__The problem__:
Write each line out again exactly as written.

__Records for this task__:
_ _ _ _ _
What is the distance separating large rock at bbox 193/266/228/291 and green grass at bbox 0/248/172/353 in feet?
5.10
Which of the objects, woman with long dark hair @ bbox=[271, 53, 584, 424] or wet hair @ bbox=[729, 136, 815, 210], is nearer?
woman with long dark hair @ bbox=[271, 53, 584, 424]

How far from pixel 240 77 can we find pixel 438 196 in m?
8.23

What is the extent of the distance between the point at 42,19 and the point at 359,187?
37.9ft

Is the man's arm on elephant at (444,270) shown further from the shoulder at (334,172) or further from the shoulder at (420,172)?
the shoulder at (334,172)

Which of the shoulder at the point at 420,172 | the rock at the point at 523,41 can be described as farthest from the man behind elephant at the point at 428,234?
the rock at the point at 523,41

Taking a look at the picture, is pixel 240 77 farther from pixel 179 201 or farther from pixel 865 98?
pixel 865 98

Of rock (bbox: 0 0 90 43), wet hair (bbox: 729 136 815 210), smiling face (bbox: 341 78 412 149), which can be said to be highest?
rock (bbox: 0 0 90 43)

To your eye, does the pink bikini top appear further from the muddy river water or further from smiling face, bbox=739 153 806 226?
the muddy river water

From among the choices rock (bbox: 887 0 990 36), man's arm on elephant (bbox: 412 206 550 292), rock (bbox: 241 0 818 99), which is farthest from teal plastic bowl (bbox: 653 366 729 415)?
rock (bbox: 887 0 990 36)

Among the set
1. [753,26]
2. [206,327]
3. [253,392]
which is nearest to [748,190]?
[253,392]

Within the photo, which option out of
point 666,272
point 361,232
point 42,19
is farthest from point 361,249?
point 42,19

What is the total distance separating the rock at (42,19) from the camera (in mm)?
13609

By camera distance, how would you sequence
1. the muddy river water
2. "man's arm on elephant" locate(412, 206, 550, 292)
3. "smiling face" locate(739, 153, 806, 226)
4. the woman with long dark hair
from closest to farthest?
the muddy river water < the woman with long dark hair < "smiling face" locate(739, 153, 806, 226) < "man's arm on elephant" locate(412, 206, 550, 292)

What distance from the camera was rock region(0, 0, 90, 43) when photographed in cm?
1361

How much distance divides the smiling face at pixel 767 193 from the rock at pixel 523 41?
_ _ _ _ _
__Solution for this task__:
What is the distance separating large rock at bbox 193/266/228/291 and green grass at bbox 0/248/172/353 in feet?
5.10
Which of the objects, woman with long dark hair @ bbox=[271, 53, 584, 424] or wet hair @ bbox=[729, 136, 815, 210], is nearer?
woman with long dark hair @ bbox=[271, 53, 584, 424]

How far from pixel 240 77 can we find pixel 438 196 in m?
8.23

What is the extent of the distance between the point at 42,19 and the point at 359,187?
37.9ft

Is the man's arm on elephant at (444,270) shown further from the shoulder at (334,172) or further from the shoulder at (420,172)?
the shoulder at (334,172)

Which of the shoulder at the point at 420,172 | the rock at the point at 523,41 can be described as farthest from the man behind elephant at the point at 428,234?
the rock at the point at 523,41

Taking a look at the picture, is pixel 240 77 farther from pixel 179 201 or farther from pixel 865 98?
pixel 865 98

Of rock (bbox: 0 0 90 43), wet hair (bbox: 729 136 815 210), smiling face (bbox: 341 78 412 149), which can be said to be highest?
rock (bbox: 0 0 90 43)

To your eye, does the pink bikini top appear further from the muddy river water or further from smiling face, bbox=739 153 806 226?
the muddy river water

From among the choices rock (bbox: 887 0 990 36), man's arm on elephant (bbox: 412 206 550 292), rock (bbox: 241 0 818 99), which is farthest from teal plastic bowl (bbox: 653 366 729 415)?
rock (bbox: 887 0 990 36)

Among the set
1. [753,26]
2. [206,327]
3. [253,392]
which is nearest to [748,190]?
[253,392]

Within the photo, which option out of
point 666,272
point 361,232
point 42,19
is farthest from point 361,249?
point 42,19

What is the total distance separating the rock at (42,19) from the camera (in mm)?
13609

By camera distance, how would you sequence
1. the muddy river water
2. "man's arm on elephant" locate(412, 206, 550, 292)
3. "smiling face" locate(739, 153, 806, 226)
4. the woman with long dark hair
from closest to farthest?
the muddy river water < the woman with long dark hair < "smiling face" locate(739, 153, 806, 226) < "man's arm on elephant" locate(412, 206, 550, 292)

What distance from the camera was rock region(0, 0, 90, 43) when photographed in cm?
1361

How much distance divides the smiling face at pixel 767 193 from the rock at pixel 523 41?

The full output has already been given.